We got another little peek into some of how Bruce Arians motivates and handles his players, thanks to Larry Fitzgerald when Fitzgerald was asked if he had yet felt the wrath of Arians on the practice field.
(Side note: The wrath of Arians on the field is very real, complete with many expletives. He will let a player have it if there is a mistake, and I have heard him get on Fitz as well as the guys much lower on the roster. That said, it seems like he can turn it off as soon as the practice is over. It doesn’t linger. He makes his point, loudly, and then moves on. I think the players can live with that.)
Fitzgerald smiled when he said “of course” he’s heard it from Arians. “The thing I love about him is he doesn’t treat everyone the same but he treats everybody fairly,” Fitzgerald said. “When I make my mistakes he lets me have it.”
Then Fitzgerald talked about a board the Cardinals have in their meeting room. “Every day, you make a mistake in practice or a loaf or whatever your issue is, it’s in front of the group,” Fitzgerald said. “He holds guys accountable. It doesn’t matter if you are a vet or an (undrafted) free agent, everybody has to answer to him.”

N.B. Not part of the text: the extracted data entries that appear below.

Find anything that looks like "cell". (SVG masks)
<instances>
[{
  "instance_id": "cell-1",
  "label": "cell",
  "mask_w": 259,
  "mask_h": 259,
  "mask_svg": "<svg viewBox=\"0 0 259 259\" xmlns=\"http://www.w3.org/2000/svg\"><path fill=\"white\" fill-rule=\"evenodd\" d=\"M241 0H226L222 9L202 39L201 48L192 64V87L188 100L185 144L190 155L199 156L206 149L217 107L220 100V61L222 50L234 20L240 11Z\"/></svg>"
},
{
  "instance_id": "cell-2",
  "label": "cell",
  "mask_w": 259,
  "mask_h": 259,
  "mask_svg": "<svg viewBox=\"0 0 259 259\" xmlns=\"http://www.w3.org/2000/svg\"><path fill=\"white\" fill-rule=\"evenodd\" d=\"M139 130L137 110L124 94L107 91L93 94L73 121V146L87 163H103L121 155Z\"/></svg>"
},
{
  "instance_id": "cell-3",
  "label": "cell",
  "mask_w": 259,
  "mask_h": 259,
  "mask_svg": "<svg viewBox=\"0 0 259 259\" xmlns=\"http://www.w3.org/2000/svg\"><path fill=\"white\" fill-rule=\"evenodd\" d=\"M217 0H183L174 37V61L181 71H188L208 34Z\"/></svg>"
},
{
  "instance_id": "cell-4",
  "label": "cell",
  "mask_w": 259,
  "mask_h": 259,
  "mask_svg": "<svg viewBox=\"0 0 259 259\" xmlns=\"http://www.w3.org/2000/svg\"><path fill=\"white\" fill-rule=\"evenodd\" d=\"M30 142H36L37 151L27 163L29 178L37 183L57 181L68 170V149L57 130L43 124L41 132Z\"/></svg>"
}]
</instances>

Arians calls it the “Accountability Sheet.” Every mental error a player commits is listed. And he emphasized, “it’s not (accountable) to me, it’s to the guy sitting next to you in the room.”
“If you are up there too much, we’ve got a problem,” Arians said. “You have a learning problem that we as coaches have to fix, or you have a study problem and you need to study. If that is happening, I’ll allow the players to take care of it. If it’s a wide receiver, it’s ‘Fitz, get this guy right.’ Or ‘Darnell, get this young guy right.’ It’s usually not a veteran guy (making mistakes).”
Every day is an evaluation, Arians said. And you don’t want to mess up mentally.
“I put as much on mental mistakes,” Arians said, “as I do on physical mistakes.”